*Short problem A*: According to the article on Congo's new economic and financial criminal court, who first called for creating a specialized tribunal of this kind, and in what year?
*Short problem B*: Go on with the article on Congo's new economic and financial criminal court, picking up right after its last sentence.

— START Passage shown —

President Félix-Antoine Tshisekedi signed into law on March 14, 2026 the legislation establishing the Economic and Financial Criminal Court (TPEF) and its attached General Prosecutor’s Office. The Democratic Republic of Congo now has a dedicated jurisdiction for prosecuting economic crimes, financial fraud and corruption — a reform championed for years by former Justice Minister Constant Mutamba.

Announcement Broadcast on National Television

The announcement was made on Saturday evening through an ordinance read on the national broadcaster RTNC. The text establishes both the Economic and Financial Criminal Court and a General Prosecutor’s Office attached to the new jurisdiction.

Justice Minister Guillaume Ngefa welcomed the promulgation on March 15, 2026, describing it as one of the “major milestones” of the presidential mandate in consolidating the rule of law. According to Ngefa, the President had instructed him from the very start of his tenure to bring to completion a process that had been repeatedly postponed, both in Parliament and at the Council of Ministers level.

A Purpose-Built Judicial Architecture

The TPEF operates with functional autonomy and an independent budget drawn from the national budget. Structurally, it comprises two chambers: a court of first instance and an appeals chamber. The first instance chamber sits with three judges — one career judge and two assessor judges — and is itself divided into five specialised sections.

These five sections cover: monetary counterfeiting and forgery; offences related to electronic payment instruments; financial regulations; corruption, embezzlement and public procurement; and offences in the telecommunications sector.

The law provides for a General Prosecutor attached to the TPEF, whose rank will be equivalent to that of a General Prosecutor at the Court of Cassation — a provision intended, according to the reform’s architects, to guarantee the court’s institutional independence.

A Long-Gestating Reform

The roots of this reform go back to 2022. It was Inspector General of Finance Jules Alingete who first called for the creation of a specialised economic and financial criminal tribunal, arguing that ordinary courts had demonstrated their limitations in handling complex financial crime cases. The idea received the support of President Tshisekedi in December 2023. When Constant Mutamba took office as Justice Minister, he made the project a priority.

— END Passage shown —
— START Data supplied —

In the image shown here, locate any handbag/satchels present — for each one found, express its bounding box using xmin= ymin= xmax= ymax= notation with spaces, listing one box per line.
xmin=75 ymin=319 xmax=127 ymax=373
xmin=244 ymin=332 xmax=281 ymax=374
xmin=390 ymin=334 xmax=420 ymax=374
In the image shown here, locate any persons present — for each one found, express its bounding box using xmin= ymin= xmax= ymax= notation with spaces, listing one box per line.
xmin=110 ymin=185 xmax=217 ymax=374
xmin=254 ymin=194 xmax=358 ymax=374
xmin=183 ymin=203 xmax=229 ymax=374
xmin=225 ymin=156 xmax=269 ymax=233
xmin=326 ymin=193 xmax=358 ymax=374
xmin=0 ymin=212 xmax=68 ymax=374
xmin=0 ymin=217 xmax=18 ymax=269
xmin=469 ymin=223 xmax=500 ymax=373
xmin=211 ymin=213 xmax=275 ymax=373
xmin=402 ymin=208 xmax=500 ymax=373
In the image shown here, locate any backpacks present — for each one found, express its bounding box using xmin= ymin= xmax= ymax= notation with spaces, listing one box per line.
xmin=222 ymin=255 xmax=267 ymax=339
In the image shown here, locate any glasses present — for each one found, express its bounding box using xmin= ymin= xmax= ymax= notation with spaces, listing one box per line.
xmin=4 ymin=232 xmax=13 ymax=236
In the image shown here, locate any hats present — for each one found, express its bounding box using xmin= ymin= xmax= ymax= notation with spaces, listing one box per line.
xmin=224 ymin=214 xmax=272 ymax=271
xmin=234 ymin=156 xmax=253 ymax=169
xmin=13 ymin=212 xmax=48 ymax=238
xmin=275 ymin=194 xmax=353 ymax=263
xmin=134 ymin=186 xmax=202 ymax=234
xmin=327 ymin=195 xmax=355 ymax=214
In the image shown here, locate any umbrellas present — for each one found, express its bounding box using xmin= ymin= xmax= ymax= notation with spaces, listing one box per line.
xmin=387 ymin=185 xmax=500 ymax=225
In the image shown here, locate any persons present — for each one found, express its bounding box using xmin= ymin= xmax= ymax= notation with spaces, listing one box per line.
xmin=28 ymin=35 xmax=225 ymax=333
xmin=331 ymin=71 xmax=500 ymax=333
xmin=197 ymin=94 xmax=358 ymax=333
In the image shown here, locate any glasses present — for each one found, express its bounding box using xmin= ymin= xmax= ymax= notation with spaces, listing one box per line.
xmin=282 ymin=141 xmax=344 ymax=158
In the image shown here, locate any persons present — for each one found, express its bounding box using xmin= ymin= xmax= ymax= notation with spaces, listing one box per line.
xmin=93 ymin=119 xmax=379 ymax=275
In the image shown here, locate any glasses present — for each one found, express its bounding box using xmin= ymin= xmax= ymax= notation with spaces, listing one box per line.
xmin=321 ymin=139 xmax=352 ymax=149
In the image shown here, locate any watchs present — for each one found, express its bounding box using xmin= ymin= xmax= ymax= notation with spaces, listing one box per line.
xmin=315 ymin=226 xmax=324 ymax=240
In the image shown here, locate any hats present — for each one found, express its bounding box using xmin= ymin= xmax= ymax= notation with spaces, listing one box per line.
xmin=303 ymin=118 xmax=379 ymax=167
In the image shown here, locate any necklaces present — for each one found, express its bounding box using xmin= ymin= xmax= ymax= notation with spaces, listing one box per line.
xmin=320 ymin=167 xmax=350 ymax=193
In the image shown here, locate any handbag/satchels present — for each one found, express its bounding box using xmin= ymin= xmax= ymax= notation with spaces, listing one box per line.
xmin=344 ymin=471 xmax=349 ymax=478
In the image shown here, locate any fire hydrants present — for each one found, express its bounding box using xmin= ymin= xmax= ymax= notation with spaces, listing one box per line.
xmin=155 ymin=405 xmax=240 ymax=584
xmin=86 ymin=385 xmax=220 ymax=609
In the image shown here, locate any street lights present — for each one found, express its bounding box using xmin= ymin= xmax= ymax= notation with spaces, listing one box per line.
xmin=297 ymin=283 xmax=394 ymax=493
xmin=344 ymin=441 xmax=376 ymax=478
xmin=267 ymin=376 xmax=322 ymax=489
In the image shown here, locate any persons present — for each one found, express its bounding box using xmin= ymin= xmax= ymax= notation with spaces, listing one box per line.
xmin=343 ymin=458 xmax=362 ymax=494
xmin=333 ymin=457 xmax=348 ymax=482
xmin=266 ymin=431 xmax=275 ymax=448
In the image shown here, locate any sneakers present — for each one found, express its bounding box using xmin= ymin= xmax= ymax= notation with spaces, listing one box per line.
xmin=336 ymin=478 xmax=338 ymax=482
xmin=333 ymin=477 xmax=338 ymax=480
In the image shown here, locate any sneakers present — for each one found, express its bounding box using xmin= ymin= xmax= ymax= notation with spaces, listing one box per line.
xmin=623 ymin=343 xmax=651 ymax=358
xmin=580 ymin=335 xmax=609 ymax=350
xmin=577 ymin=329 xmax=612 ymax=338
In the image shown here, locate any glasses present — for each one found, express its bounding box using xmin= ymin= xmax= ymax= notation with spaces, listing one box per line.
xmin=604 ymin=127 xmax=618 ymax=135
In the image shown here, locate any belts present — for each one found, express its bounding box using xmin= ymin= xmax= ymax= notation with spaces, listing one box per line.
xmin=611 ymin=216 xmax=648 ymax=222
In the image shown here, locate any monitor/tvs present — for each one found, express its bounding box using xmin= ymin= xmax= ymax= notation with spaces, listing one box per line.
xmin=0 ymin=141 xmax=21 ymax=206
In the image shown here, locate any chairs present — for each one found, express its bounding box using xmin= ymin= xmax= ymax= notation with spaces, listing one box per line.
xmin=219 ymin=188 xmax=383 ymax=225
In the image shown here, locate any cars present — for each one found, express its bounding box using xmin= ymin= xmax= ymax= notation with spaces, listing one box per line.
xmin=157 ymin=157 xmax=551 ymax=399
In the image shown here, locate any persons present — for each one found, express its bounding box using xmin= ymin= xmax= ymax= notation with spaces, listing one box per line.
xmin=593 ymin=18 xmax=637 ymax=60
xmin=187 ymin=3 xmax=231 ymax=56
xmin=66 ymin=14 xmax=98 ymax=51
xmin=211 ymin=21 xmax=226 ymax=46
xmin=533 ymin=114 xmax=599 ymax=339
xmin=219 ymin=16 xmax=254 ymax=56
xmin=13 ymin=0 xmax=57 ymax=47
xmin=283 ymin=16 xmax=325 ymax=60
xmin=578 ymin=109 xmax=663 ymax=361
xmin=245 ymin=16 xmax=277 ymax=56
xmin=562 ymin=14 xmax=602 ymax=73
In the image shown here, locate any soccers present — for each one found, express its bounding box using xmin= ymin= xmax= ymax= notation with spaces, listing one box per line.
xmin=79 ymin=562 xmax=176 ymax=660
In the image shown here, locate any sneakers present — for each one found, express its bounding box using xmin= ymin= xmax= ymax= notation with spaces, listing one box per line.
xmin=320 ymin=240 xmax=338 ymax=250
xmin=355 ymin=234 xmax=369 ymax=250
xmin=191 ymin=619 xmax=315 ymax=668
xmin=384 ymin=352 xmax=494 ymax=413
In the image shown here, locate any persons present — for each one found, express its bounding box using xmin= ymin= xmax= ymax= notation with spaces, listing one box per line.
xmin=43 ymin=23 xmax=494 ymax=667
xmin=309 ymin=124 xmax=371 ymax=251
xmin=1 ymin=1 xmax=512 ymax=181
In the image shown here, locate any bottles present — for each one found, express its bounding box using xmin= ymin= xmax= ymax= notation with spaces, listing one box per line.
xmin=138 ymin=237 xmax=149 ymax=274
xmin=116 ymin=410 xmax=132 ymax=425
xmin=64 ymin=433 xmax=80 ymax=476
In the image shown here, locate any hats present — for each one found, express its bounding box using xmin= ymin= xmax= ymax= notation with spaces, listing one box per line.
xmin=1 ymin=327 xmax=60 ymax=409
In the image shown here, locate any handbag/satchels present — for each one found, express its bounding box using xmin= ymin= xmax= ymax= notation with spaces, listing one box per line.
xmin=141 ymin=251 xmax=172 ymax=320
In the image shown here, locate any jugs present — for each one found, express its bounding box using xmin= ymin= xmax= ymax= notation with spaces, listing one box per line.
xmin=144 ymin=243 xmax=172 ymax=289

— END Data supplied —

*Reply A*: Inspector General of Finance Jules Alingete, in 2022.

*Reply B*:
The bill was adopted by the government at the 40th session of the Council of Ministers, held on April 18, 2025 in Lubumbashi, Haut-Katanga province. Mutamba argued at the time that the legislation would “strengthen institutional cooperation between specialised investigative, prosecutorial and adjudicatory bodies”, describing it as a decisive step toward a more credible and technically capable justice system.

A Reinforced Anti-Corruption Arsenal — But Questions Remain

The TPEF’s creation is part of a broader accumulation of anti-corruption mechanisms. The new court joins the Inspectorate General of Finance (IGF), the Court of Auditors, and the economic and financial intelligence unit of the National Intelligence Agency, operational since August 2024.

Whether the court will deliver results remains to be seen. For many observers, the specialised court could prove a decisive lever for restoring public confidence in the justice system and strengthening institutional credibility. Others point to the DRC’s long record of institutional announcements without operational follow-through.

The context carries its own irony: Constant Mutamba, the law’s principal architect, is himself facing trial at the Court of Cassation on allegations of embezzlement. The TPEF’s real value will be measured not by its legal architecture, but by its actual independence from political pressure — and by the state’s willingness to provide it with the human and financial resources it requires to function.